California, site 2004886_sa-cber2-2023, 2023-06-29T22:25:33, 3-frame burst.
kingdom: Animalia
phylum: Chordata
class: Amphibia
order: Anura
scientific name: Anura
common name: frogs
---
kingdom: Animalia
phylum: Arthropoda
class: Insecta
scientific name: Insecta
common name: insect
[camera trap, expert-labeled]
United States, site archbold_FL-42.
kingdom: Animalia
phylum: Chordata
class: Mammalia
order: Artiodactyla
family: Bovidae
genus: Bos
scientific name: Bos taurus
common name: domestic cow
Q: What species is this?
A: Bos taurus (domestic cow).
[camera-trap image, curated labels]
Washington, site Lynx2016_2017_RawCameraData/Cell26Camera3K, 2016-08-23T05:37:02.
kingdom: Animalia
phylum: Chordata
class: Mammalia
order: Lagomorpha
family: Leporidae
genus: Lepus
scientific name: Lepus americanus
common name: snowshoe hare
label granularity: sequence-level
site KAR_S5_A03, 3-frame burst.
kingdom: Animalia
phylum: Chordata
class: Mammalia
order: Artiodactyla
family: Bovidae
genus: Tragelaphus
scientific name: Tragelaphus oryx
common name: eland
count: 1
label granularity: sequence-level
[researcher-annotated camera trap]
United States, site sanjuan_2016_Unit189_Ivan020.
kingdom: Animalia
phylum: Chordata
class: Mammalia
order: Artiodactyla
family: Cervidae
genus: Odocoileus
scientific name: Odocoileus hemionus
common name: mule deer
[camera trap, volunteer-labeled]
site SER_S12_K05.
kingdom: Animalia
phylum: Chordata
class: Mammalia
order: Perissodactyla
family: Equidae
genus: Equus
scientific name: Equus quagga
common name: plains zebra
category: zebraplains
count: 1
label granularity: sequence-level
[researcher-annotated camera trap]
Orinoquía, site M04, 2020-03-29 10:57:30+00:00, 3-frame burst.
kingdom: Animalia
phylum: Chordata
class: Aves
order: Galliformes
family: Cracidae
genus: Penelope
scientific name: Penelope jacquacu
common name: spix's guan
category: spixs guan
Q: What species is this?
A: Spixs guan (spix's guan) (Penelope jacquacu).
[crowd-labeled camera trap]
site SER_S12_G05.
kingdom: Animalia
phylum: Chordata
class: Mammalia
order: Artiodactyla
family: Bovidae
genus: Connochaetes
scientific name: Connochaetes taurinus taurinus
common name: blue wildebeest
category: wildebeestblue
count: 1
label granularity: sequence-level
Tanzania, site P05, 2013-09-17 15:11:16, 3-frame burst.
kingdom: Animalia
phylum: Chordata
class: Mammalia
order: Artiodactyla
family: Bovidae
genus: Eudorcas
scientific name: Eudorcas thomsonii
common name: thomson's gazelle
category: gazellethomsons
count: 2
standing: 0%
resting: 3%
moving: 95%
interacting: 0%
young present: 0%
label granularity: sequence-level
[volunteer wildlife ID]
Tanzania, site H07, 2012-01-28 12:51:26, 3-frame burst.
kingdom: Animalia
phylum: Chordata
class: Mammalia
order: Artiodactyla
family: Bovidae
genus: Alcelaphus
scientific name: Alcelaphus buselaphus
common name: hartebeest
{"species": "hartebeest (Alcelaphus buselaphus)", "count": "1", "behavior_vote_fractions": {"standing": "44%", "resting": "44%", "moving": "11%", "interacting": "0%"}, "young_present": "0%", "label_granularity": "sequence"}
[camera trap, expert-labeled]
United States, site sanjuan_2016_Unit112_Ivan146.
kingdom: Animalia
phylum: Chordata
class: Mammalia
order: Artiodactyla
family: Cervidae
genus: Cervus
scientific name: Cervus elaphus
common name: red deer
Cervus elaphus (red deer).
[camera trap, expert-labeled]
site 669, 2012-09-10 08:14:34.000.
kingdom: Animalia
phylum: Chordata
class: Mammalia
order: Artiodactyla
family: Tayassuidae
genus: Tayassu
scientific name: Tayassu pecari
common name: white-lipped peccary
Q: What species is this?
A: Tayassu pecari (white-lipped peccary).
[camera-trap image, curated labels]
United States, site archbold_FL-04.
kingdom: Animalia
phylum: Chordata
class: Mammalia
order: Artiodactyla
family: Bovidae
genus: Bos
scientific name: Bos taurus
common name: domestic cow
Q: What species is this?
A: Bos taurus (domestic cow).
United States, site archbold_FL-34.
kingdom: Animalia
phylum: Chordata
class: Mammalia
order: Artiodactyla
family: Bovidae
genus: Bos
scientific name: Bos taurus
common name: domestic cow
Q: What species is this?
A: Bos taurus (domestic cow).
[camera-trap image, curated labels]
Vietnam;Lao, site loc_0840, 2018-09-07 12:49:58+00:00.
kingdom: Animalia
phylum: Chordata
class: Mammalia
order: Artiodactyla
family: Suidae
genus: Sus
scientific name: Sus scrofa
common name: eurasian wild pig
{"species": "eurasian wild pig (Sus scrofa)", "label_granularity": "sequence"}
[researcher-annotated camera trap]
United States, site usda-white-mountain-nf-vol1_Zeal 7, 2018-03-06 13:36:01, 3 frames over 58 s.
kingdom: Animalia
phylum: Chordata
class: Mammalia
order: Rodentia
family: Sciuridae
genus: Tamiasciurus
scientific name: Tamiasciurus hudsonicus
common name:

*ACTIVITY:* Set each line down exactly, beginning at the one containing "interacting: 0%" and ending at the last line of the material above.

*ANSWER SECTION:*
interacting: 0%
young present: 0%
label granularity: sequence-level
[volunteer wildlife ID]
Tanzania, site H07, 2012-01-28 12:51:26, 3-frame burst.
kingdom: Animalia
phylum: Chordata
class: Mammalia
order: Artiodactyla
family: Bovidae
genus: Alcelaphus
scientific name: Alcelaphus buselaphus
common name: hartebeest
{"species": "hartebeest (Alcelaphus buselaphus)", "count": "1", "behavior_vote_fractions": {"standing": "44%", "resting": "44%", "moving": "11%", "interacting": "0%"}, "young_present": "0%", "label_granularity": "sequence"}
[camera trap, expert-labeled]
United States, site sanjuan_2016_Unit112_Ivan146.
kingdom: Animalia
phylum: Chordata
class: Mammalia
order: Artiodactyla
family: Cervidae
genus: Cervus
scientific name: Cervus elaphus
common name: red deer
Cervus elaphus (red deer).
[camera trap, expert-labeled]
site 669, 2012-09-10 08:14:34.000.
kingdom: Animalia
phylum: Chordata
class: Mammalia
order: Artiodactyla
family: Tayassuidae
genus: Tayassu
scientific name: Tayassu pecari
common name: white-lipped peccary
Q: What species is this?
A: Tayassu pecari (white-lipped peccary).
[camera-trap image, curated labels]
United States, site archbold_FL-04.
kingdom: Animalia
phylum: Chordata
class: Mammalia
order: Artiodactyla
family: Bovidae
genus: Bos
scientific name: Bos taurus
common name: domestic cow
Q: What species is this?
A: Bos taurus (domestic cow).
United States, site archbold_FL-34.
kingdom: Animalia
phylum: Chordata
class: Mammalia
order: Artiodactyla
family: Bovidae
genus: Bos
scientific name: Bos taurus
common name: domestic cow
Q: What species is this?
A: Bos taurus (domestic cow).
[camera-trap image, curated labels]
Vietnam;Lao, site loc_0840, 2018-09-07 12:49:58+00:00.
kingdom: Animalia
phylum: Chordata
class: Mammalia
order: Artiodactyla
family: Suidae
genus: Sus
scientific name: Sus scrofa
common name: eurasian wild pig
{"species": "eurasian wild pig (Sus scrofa)", "label_granularity": "sequence"}
[researcher-annotated camera trap]
United States, site usda-white-mountain-nf-vol1_Zeal 7, 2018-03-06 13:36:01, 3 frames over 58 s.
kingdom: Animalia
phylum: Chordata
class: Mammalia
order: Rodentia
family: Sciuridae
genus: Tamiasciurus
scientific name: Tamiasciurus hudsonicus
common name:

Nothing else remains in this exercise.